W3C home > Mailing lists > Public > whatwg@whatwg.org > June 2010

[whatwg] Never bring a regular expression knife to a turing complete gunfight. (Was: Allowing ">" in attribute values)

From: Nils Dagsson Moskopp <nils-dagsson-moskopp@dieweltistgarnichtso.net>
Date: Thu, 24 Jun 2010 18:15:01 +0200
Message-ID: <20100624181501.3983f2b2@desudesudesu>
"Benjamin M. Schwartz" <bmschwar at fas.harvard.edu> schrieb am Thu, 24
Jun 2010 11:20:10 -0400:

> Worldwide, regarding HTML, I'm sure there is 100 times more regular
> expression processing code than full-on lexing code.  Most code that
> processes HTML is embedded in scripts, doing some small
> special-purpose operation.

Regular expressions can parse strings written in a regular language.
That means no nested elements.

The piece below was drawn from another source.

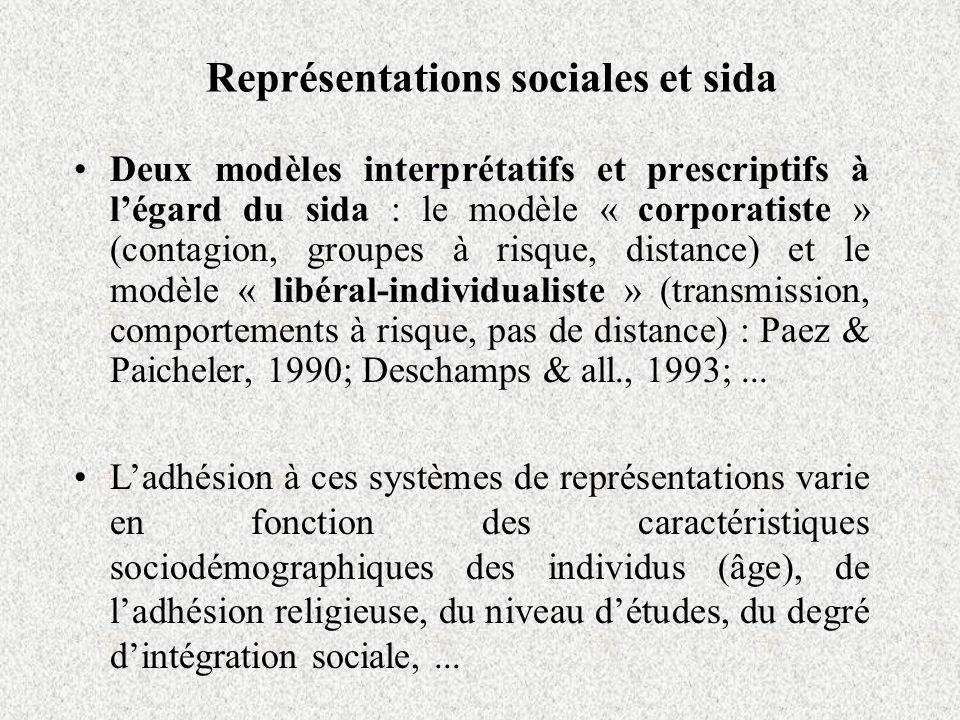 Représentations sociales et sida Deux modèles interprétatifs et prescriptifs à légard du sida : le modèle « corporatiste » (contagion, groupes à risque, distance) et le modèle « libéral-individualiste » (transmission, comportements à risque, pas de distance) : Paez & Paicheler, 1990; Deschamps & all., 1993;...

And if you want to do a finite number of
nested elements, you have to write one regex for each level. This
requirement alone should kill most general purposes.

Specially crafted scripts, on the other hand, are easily adapted.

> Those regular expressions aren't going
> away.  Helping them break less is a noble cause.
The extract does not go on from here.